20 Questions with... Julie Stevens
Julie Stevens writes poems that cover many themes, but often engages with the problems of disability. She is widely published in places such as Ink Sweat & Tears, Broken Sleep Books and The Honest Ulsterman. She has three published pamphlets: Step into the Dark (2023), Balancing Act (2021) both with The Hedgehog Poetry Press and Quicksand (Dreich, 2020). www.jumpingjulespoetry.com
Twitter @julesjumping, Facebook @Julie Stevens @Jumping Jules Poetry, Instagram @jumpingjulespoetry, YouTube @jumpingjules poetry
1. Please introduce yourself. Where are you from? What was your life like growing up?
Hi, I’m Julie Stevens from Cambridge. I grew up in North Yorkshire and enjoyed those hills the most! Sledging, roller skating, dog walking, you name it.
2. Did you always want to be a writer? If you also work, what do you do / did you do?

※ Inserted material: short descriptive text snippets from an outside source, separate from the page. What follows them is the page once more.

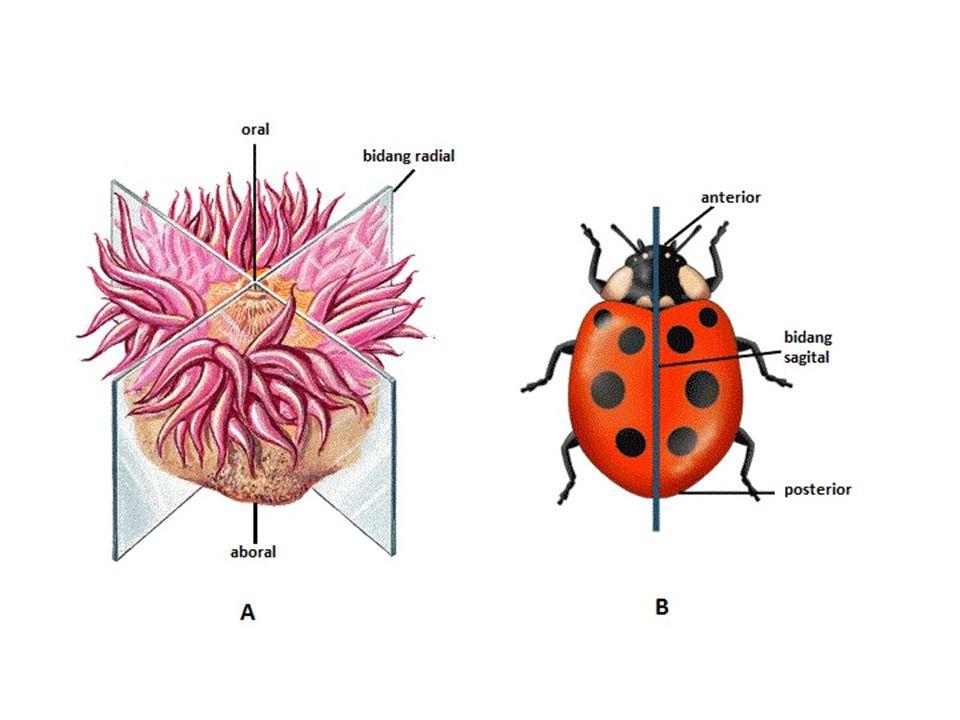 Daur Hidup Cacing Tambang (Ancylostoma duodenale & Necator americanus)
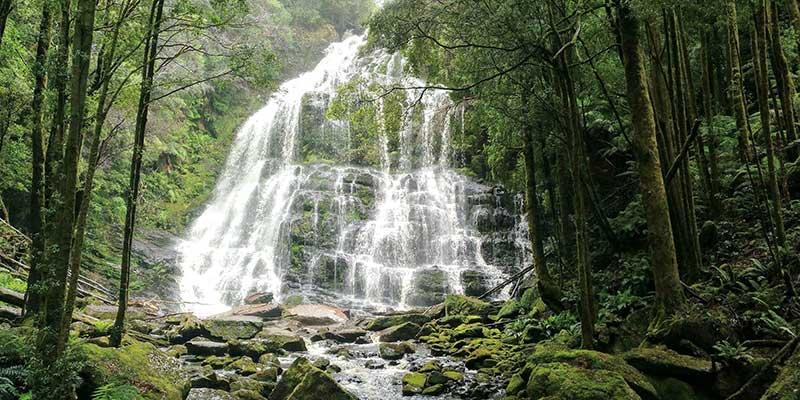 nelson-falls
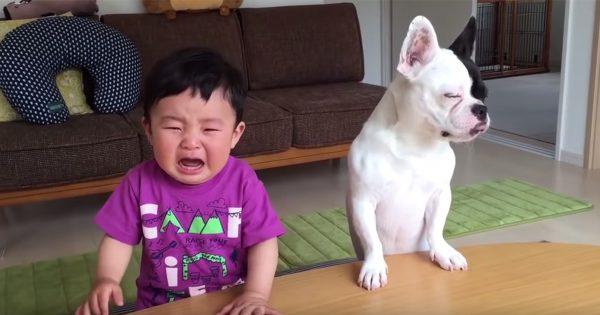 犬氏、赤ちゃんを泣かせる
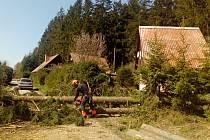 V Suchém kácí zbytek nebezpečných stromů.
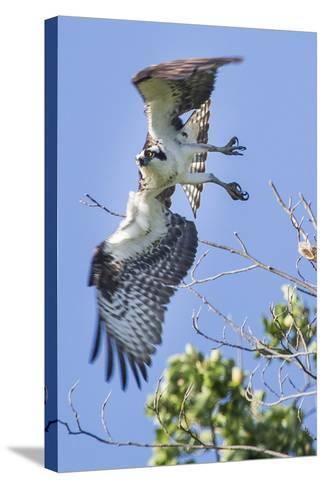 An Osprey, Pandion Haliaetus, Takes Flight from a Tree Branch-Kent Kobersteen-Stretched Canvas Print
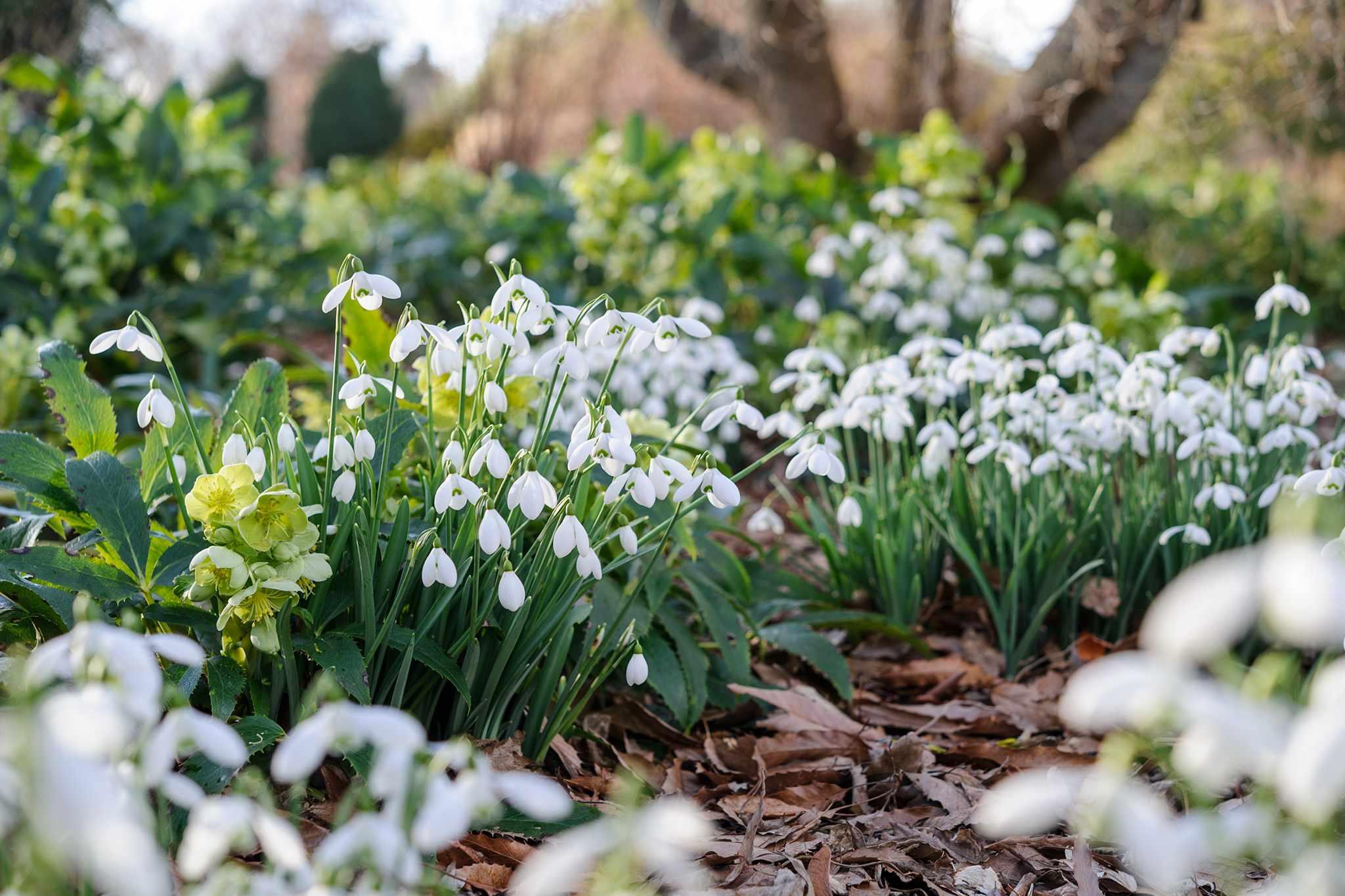 How to establish snowdrops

I’ve always loved writing and reading and wrote poems at university, but then became a teacher and that job took over everything. Since retiring from teaching due to ill health (MS) I have more time, but only really started writing again five years ago. Now there’s no stopping me!
3. Tell us about your most recently published work in a sentence.
Step into the Dark, recently published by Hedgehog Press, reveals my truth about my disabled life with a message of care, hope and success for everyone.
4. What are you working on right now?
Right now, I am submitting my full collection of poems and more pamphlets.
5. Do you have a writing routine, and if so what is it?
My energy levels are highest in the morning, so this is my favourite writing time. I tend to edit and submit later.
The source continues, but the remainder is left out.